A staff member manages drugs at the pharmacy of the second affiliated hospital of Zhejiang University School of Medicine in Hangzhou, East China’s Zhejiang province, Oct 10, 2018. China’s drug authority on Oct 10 approved inclusion of 17 anti-cancer drugs in the government’s basic medical insurance programs.[Photo/Xinhua]
China has included 17 more cancer drugs in its national basic medical insurance program, the latest progress in government efforts to make drugs more affordable for cancer patients.
The patented drugs are among 44 cancer drugs selected by the National Healthcare Security Administration in June for negotiations on lowering their prices and inclusion in the list of drugs eligible for reimbursement through the medical insurance program, the administration said on Oct 10.
The retail prices of the 17 drugs will fall by about 57 percent on average, and most of the imported drugs will become cheaper than in neighboring countries and regions, the administration said.

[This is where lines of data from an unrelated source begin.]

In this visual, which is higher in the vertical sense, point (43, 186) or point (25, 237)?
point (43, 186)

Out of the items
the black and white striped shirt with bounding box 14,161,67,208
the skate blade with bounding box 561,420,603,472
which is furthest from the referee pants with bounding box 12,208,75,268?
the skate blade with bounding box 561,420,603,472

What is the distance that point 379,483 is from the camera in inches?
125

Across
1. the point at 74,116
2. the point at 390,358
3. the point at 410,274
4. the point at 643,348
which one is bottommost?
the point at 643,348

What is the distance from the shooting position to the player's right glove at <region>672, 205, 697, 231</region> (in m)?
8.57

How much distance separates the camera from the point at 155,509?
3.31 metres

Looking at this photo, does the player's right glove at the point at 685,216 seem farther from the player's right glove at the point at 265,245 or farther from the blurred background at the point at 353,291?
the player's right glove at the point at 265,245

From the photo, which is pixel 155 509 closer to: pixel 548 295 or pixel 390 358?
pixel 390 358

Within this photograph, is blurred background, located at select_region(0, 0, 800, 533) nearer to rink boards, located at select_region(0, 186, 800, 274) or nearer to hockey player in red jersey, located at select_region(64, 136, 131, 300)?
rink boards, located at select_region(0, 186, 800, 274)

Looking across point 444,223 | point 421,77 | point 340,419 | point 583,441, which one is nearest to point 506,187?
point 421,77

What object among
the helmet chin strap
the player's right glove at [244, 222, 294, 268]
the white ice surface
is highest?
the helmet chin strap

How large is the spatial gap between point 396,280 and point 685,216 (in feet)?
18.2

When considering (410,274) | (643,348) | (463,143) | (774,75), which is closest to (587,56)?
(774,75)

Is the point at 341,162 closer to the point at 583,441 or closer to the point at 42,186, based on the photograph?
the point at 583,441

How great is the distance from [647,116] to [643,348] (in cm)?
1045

Photo taken on Oct 10, 2018 shows an anti-cancer drug which is newly included in the government’s basic medical insurance programs in Hangzhou, East China’s Zhejiang province, Oct 10, 2018.[Photo/Xinhua]

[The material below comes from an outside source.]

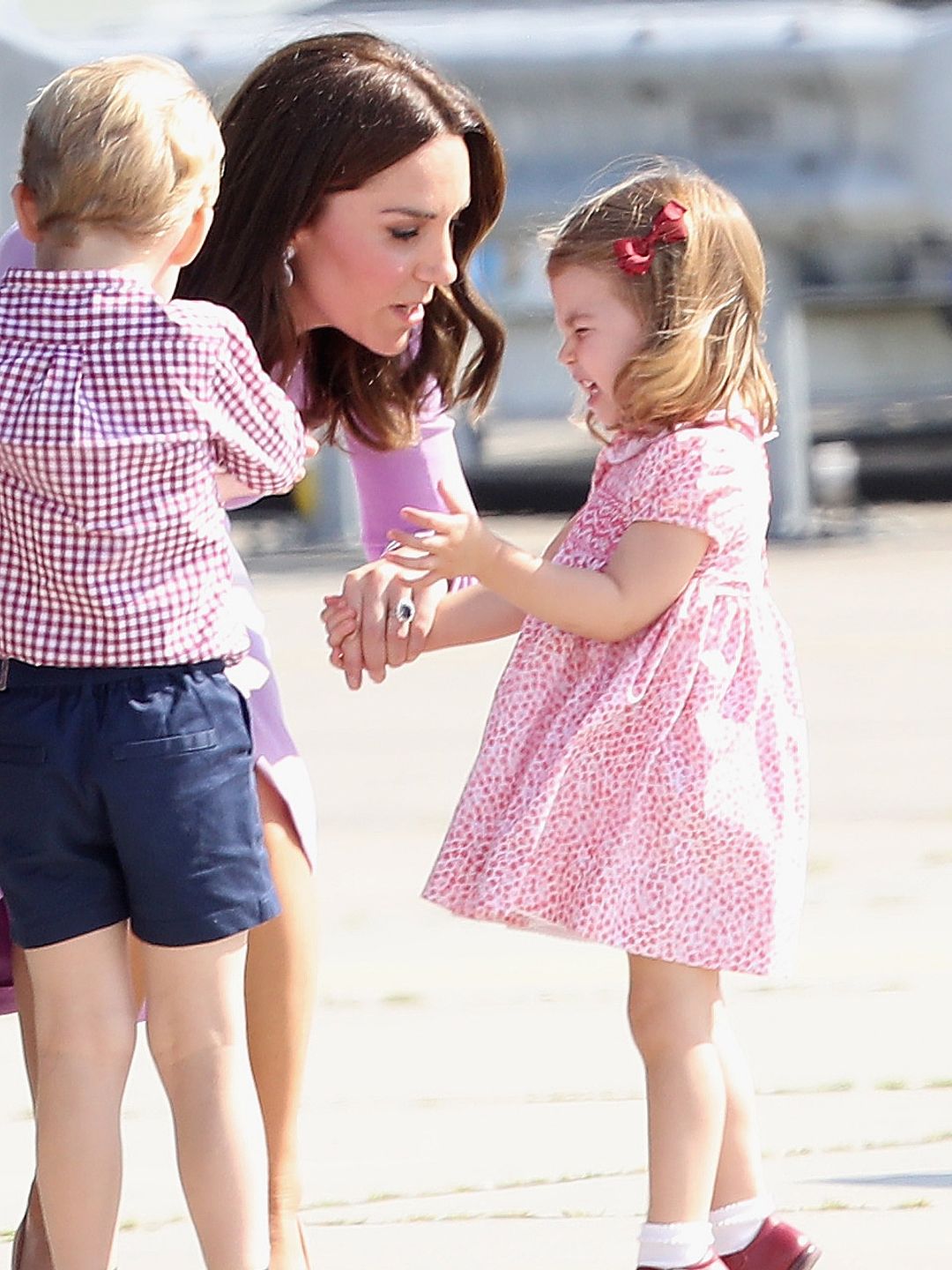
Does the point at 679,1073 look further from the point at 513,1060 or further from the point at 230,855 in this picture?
the point at 513,1060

The price of Erbitux, a drug produced by German pharmaceutical company Merck to treat rectal cancer, has been reduced to 1,295 yuan ($187) a bottle, down from around 4,200 yuan last year.
As the drugs will become reimbursable after being included in the medical insurance program, patients are expected to spend even less on them, the administration said.

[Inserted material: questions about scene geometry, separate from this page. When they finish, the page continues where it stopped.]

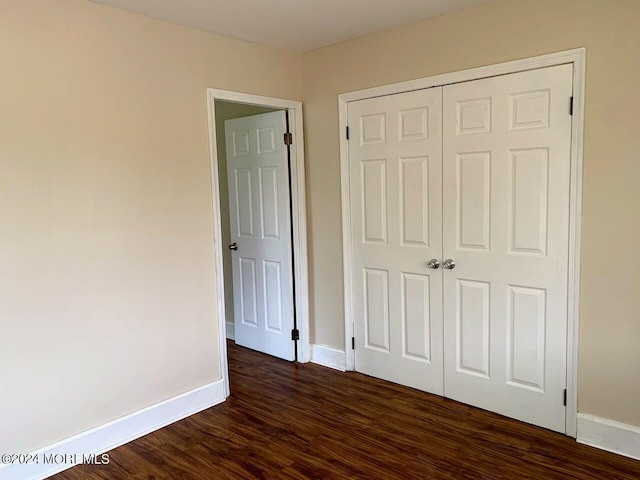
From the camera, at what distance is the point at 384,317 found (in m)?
3.47

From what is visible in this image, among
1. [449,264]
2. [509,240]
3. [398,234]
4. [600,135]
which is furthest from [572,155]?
[398,234]

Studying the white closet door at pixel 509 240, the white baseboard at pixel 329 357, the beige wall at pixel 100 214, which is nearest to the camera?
the beige wall at pixel 100 214

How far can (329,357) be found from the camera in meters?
3.84

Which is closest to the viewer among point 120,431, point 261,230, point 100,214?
point 100,214

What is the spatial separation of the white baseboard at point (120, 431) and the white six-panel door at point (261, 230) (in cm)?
89

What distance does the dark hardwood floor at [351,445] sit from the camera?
2426 millimetres

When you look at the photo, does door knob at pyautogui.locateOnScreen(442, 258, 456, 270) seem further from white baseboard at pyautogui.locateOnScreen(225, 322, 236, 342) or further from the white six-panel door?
white baseboard at pyautogui.locateOnScreen(225, 322, 236, 342)

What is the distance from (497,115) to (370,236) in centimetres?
119

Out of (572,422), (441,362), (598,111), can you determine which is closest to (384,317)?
(441,362)

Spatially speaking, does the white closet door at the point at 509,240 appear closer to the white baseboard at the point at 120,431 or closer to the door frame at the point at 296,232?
the door frame at the point at 296,232

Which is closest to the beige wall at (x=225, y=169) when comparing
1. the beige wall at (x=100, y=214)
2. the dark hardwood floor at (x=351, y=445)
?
the beige wall at (x=100, y=214)

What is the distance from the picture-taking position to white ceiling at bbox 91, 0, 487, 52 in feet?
8.67

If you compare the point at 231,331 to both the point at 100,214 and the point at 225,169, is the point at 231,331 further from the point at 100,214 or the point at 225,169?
the point at 100,214

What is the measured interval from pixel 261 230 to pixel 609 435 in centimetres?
274
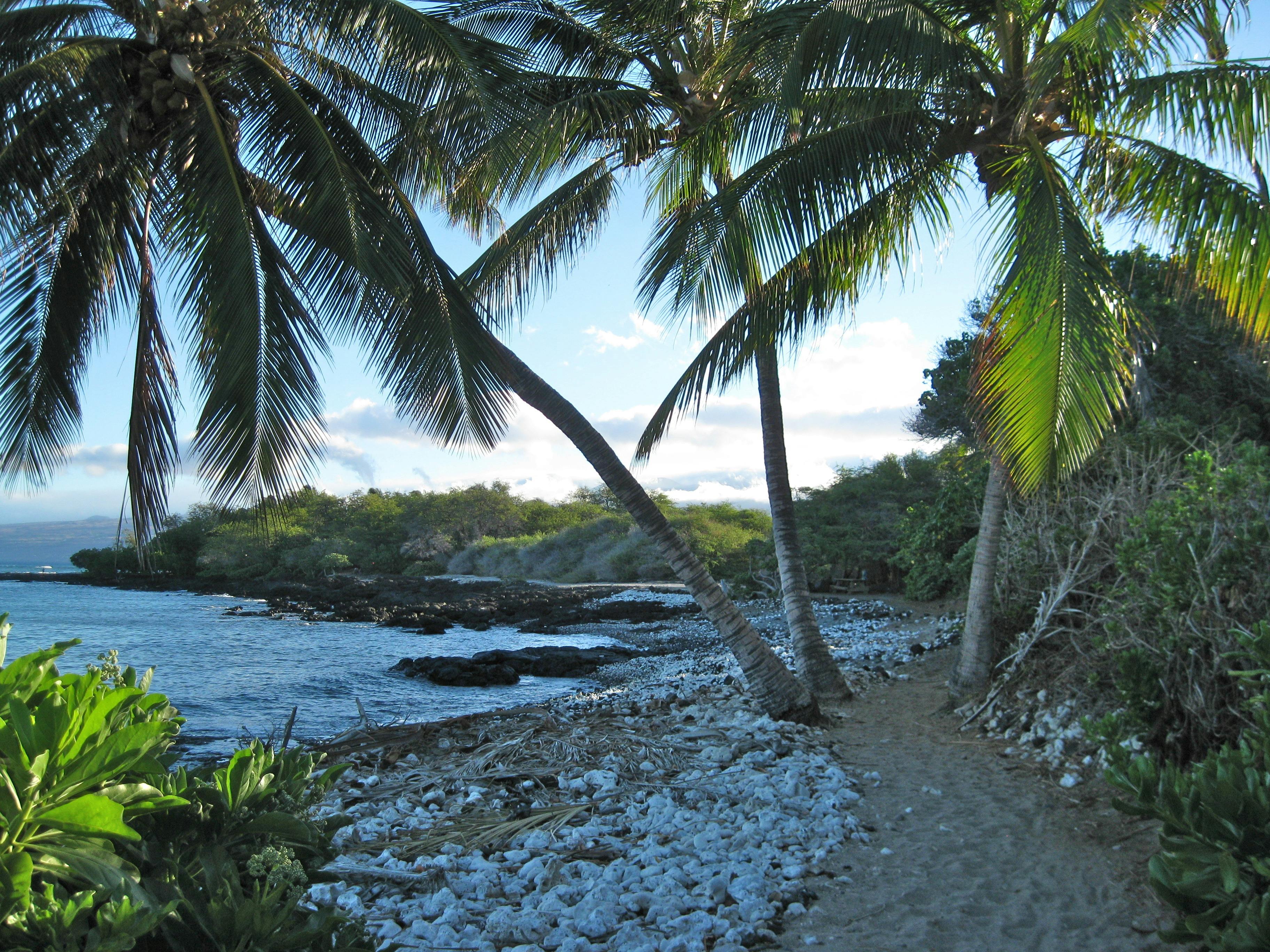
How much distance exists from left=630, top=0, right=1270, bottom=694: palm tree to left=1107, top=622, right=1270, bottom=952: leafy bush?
8.67 feet

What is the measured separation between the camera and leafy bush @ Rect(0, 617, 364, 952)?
151cm

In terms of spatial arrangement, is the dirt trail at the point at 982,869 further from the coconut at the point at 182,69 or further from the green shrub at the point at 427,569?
the green shrub at the point at 427,569

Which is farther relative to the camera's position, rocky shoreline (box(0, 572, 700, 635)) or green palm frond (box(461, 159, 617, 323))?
rocky shoreline (box(0, 572, 700, 635))

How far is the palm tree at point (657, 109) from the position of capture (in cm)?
798

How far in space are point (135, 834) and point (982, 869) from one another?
4.09 meters

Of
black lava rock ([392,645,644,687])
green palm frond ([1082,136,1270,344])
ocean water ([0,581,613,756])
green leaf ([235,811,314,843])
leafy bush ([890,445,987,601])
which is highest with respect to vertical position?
green palm frond ([1082,136,1270,344])

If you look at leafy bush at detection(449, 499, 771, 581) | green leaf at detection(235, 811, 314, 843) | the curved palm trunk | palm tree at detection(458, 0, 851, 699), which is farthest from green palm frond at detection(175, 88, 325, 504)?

The drugs treat cancers including lung, kidney and rectal cancers, and all of them have proved effective and are urgently needed by patients, it said. Ten are new drugs that were not available for use until last year, it said.
China started price negotiations with pharmaceutical companies to reduce the prices of cancer drugs and other drugs that treat serious diseases in 2016. After successful negotiations the drugs can be included in the national medical insurance program, helping drug producers promote sales.
In July last year, the Ministry of Human Resources and Social Security announced that following price negotiations, 36 drugs would be included in the national basic medical insurance program. Fifteen were cancer drugs, and their prices were reduced by between 30 and 70 percent, the ministry said.
China has taken a series of measures to reduce the financial burden on cancer patients, including scrapping tariffs for all imported cancer drugs and including more drugs in the national basic medical insurance program.
For many reasons, including higher taxes levied during their circulation, many cancer drugs are more expensive in China than in many other countries, said Zhao Ping, president of the Cancer Foundation of China.
In addition to cutting costs incurred during circulation, the most effective way to improve the affordability of cancer drugs is to include them in the medical insurance program, he said.